From Bureau of Economic Geology, The University of Texas at Austin (www.beg.utexas.edu).
For more information, please contact the author.

Bureau Seminar, October 21, 2011

The Transformation of Hydrofrac-ed Reservoirs to Thermal Energy Production

Link to streaming video: available 10.21.2011 at 8:55am

Bruce L. Cutright
Bureau of Economic Geology, UT Austin

Bruce L. Cutright

Organic rich low permeability formations in many locations throughout North America contain significant volumes of natural gas, but not until the early 1990s was it deemed practical to extract this gas resource in economic quantities. Hydrofracturing, pioneered by Mitchell Energy Company on the Barnett Shale in East Texas demonstrated the technical feasibility of developing these tight formations along with horizontal drilling techniques that resulted in high-volume yields from wells that previously did not flow at rates sufficient to recover the initial investment of drilling. Development of these tight formations using hydrofracturing and horizontal drilling has transformed the North American natural gas industry, and has added, by some estimates, at least another 200 years of reserves at the present rate of natural gas consumption. Individual wells, however, in most circumstances, do not have an extended economic lifetime as yields from these fracture-stimulated wells generally decline quickly and new wells must be drilled and fractured. The substantial investment in well design, installation and reservoir stimulation should not be abandon, however, as many of these wells can be converted into thermal mining wells, yielding geothermal energy on a sustainable basis for an extended period of time.
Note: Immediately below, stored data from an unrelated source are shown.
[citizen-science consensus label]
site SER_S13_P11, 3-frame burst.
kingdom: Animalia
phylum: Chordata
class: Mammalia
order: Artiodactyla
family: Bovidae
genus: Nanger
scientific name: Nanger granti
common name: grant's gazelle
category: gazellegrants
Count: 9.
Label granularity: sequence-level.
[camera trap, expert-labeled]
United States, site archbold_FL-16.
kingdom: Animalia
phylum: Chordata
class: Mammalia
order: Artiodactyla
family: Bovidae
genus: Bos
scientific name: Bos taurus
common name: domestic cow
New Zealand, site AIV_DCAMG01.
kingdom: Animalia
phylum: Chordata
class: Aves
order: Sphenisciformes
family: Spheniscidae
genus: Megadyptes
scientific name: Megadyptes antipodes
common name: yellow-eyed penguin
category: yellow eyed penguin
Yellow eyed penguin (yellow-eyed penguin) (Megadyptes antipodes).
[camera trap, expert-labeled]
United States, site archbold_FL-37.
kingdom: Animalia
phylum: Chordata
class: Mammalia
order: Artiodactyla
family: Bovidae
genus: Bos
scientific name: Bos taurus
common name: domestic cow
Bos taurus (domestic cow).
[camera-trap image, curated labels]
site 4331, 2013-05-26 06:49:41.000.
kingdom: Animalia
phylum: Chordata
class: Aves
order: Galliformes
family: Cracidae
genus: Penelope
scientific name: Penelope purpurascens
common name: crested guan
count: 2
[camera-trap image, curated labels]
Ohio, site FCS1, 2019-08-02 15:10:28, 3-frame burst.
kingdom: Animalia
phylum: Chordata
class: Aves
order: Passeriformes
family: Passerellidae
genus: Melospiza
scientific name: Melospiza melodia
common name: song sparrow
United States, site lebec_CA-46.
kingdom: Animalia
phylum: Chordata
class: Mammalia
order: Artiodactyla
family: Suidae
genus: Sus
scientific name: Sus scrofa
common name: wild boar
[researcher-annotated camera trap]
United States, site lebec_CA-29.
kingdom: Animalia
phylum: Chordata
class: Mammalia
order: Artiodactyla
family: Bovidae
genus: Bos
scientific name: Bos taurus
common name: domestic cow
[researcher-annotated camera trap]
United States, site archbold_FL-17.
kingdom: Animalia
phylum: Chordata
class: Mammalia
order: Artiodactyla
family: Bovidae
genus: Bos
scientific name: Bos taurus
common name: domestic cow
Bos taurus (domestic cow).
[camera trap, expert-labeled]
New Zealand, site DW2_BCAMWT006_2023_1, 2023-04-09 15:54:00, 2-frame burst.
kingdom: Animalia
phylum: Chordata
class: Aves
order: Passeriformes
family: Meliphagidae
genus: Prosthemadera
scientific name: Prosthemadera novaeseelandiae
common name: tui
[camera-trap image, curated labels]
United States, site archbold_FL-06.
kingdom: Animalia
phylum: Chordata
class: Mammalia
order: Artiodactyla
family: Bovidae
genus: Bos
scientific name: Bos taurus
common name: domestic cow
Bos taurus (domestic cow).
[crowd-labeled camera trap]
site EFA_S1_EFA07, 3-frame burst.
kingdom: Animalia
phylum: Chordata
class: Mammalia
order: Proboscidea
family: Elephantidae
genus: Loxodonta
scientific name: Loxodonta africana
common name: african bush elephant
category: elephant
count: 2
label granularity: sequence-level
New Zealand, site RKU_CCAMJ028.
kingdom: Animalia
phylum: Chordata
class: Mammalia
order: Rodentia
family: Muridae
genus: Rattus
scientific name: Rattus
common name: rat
Parametric analysis of typical wells indicates that each well cluster contains and can yield in thermal energy from ten million to eighty million barrels of oil equivalent in extractable thermal energy, and there are several thousand promising candidate wells for this procedure. As important as is demonstrating the extractable thermal energy from these wells is that these thermal yields are renewable over reasonable time frames making the potential energy production from these wells in geothermal energy as significant as the natural gas originally produced from the wells.